Vou além do que pensei, do que quis, do que relutei em aceitar. Vou correndo buscar novas letras e palavras para compor mais um fragmento da música desafinada que insisto em compor. Vou lá, vou procurar mais peças para o quebra-cabeça de centena de milhares de pedaços, sem roteiro para me guiar.

Vou lá, vou tentar mais uma imagem. Vou atravessar o bosque para procurar o tesouro e completar o encanto. Vou à procura das águas de diamante. Vou passar por dentro de um filme e continuá-lo após a sessão das cinco. Vou ser estrela de uma comédia romântica. Vou despachar os vilões para o purgatório das almas desiguais. E, então, só assim e por assim dizer, voltar como se nada tivesse acontecido.

9.2.05

Carnaval, chuva e matérias de jornal

A chuva veio com força no fim do Carnaval, esfriando o pouco que restava da minha animação. Na segunda e na terça-feira, fiquei em casa vendo filmes, lendo e escrevendo. A proximidade das férias e de uma viagem a local distante colaborou ainda mais para me fazer ficar em casa, evitando sair, tomar chuva e pegar desagradável gripe.
+ + + + + + +
=== Tarefas a cumprir ===
A. Quais atividades o texto diz terem ocupado a segunda e a terça-feira em casa? Liste todas.
B. Segundo o texto, em que momento a chuva veio com força?
Os registros constituem um material independente do texto.

[Dados de segmentação]
+ + + + + + +
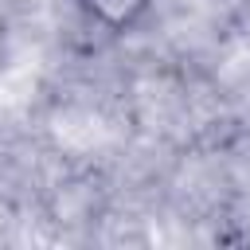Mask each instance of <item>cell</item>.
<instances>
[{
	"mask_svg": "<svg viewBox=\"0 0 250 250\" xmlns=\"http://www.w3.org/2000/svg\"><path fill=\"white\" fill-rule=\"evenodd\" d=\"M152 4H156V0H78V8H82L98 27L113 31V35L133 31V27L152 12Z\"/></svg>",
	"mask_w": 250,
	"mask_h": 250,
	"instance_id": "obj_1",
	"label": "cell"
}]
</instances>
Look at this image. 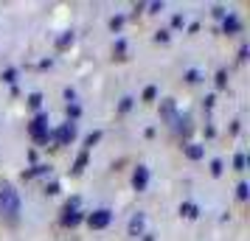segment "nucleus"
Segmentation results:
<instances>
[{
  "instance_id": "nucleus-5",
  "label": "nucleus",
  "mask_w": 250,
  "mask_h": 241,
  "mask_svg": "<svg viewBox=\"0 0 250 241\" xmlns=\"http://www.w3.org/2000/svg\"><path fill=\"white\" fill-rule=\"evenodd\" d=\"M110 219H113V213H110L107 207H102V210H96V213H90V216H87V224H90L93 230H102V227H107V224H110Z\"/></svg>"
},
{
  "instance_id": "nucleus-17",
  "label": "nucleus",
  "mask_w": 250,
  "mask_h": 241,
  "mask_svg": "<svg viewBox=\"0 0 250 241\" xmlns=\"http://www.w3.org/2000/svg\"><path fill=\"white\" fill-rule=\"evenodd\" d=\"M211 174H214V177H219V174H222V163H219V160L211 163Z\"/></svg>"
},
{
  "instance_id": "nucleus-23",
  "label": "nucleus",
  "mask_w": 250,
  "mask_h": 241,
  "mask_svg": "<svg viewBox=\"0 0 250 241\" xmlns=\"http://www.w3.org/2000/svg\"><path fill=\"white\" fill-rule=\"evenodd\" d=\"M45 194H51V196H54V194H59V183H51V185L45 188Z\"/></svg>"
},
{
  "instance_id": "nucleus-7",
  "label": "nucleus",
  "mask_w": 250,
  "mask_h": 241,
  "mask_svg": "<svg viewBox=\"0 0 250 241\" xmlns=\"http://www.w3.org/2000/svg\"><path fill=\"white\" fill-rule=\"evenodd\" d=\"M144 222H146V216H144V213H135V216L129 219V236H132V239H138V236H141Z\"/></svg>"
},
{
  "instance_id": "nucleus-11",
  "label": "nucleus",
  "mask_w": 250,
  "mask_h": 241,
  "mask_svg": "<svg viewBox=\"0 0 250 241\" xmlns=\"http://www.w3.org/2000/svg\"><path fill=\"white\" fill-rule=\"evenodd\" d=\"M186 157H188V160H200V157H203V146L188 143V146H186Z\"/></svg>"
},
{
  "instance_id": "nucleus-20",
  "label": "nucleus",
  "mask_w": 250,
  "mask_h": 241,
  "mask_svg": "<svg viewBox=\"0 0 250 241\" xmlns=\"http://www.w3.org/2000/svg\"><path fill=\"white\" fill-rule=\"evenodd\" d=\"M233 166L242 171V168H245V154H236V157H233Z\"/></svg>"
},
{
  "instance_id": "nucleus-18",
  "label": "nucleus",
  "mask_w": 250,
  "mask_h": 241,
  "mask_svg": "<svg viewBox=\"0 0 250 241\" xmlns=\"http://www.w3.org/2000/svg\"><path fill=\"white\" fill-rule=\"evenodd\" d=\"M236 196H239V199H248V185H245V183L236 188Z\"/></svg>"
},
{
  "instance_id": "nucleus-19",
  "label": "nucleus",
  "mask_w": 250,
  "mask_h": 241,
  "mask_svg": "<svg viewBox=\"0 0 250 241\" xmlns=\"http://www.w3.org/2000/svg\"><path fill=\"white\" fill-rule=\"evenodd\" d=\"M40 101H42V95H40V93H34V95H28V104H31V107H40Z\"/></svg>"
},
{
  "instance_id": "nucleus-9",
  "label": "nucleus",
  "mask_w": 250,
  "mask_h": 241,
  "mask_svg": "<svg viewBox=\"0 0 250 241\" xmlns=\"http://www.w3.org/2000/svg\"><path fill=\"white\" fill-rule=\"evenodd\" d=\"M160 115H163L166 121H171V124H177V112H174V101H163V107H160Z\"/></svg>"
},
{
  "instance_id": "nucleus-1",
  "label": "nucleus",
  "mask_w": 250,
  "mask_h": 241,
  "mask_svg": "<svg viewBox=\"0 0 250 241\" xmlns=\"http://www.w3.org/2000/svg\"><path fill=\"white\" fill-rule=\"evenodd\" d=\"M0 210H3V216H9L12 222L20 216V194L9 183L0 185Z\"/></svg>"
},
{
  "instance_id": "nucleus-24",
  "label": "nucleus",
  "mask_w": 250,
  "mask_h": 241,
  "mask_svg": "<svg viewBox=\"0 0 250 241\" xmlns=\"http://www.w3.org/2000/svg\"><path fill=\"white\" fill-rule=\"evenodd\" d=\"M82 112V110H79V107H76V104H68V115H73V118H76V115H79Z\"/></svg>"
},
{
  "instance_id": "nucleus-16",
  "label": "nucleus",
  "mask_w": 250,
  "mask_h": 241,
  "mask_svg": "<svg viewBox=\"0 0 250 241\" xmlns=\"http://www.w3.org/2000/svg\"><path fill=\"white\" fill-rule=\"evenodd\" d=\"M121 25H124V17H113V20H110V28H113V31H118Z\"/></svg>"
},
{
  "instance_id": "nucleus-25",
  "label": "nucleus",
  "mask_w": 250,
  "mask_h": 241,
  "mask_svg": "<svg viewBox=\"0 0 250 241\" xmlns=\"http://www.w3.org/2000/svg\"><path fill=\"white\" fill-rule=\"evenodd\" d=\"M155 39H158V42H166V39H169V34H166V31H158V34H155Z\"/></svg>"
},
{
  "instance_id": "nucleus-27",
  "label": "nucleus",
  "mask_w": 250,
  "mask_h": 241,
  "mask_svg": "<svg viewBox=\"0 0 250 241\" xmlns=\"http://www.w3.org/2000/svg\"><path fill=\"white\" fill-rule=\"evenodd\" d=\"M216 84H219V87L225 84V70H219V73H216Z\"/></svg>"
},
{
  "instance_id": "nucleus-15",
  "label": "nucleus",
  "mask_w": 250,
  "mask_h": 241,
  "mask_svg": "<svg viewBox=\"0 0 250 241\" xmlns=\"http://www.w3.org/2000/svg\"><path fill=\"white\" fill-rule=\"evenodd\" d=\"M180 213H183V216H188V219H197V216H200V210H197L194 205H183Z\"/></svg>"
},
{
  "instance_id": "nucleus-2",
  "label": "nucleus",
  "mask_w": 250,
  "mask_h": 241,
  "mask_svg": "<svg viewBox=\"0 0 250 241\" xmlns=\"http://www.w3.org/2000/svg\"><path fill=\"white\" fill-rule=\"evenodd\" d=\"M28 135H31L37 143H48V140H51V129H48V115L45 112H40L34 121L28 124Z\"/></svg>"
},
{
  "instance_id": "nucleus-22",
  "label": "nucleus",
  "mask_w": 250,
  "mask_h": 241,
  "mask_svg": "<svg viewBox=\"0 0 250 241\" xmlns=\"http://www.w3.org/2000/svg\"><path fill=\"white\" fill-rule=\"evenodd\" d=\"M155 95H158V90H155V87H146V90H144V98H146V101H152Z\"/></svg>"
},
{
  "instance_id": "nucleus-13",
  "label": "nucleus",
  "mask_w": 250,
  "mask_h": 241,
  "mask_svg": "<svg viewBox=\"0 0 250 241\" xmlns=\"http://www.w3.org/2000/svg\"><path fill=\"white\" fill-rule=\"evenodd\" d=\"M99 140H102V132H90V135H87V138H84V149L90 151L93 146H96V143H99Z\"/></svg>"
+ + + + + + +
=== Exercício resolvido ===
A. Ver filmes, ler e escrever.

B. No fim do Carnaval.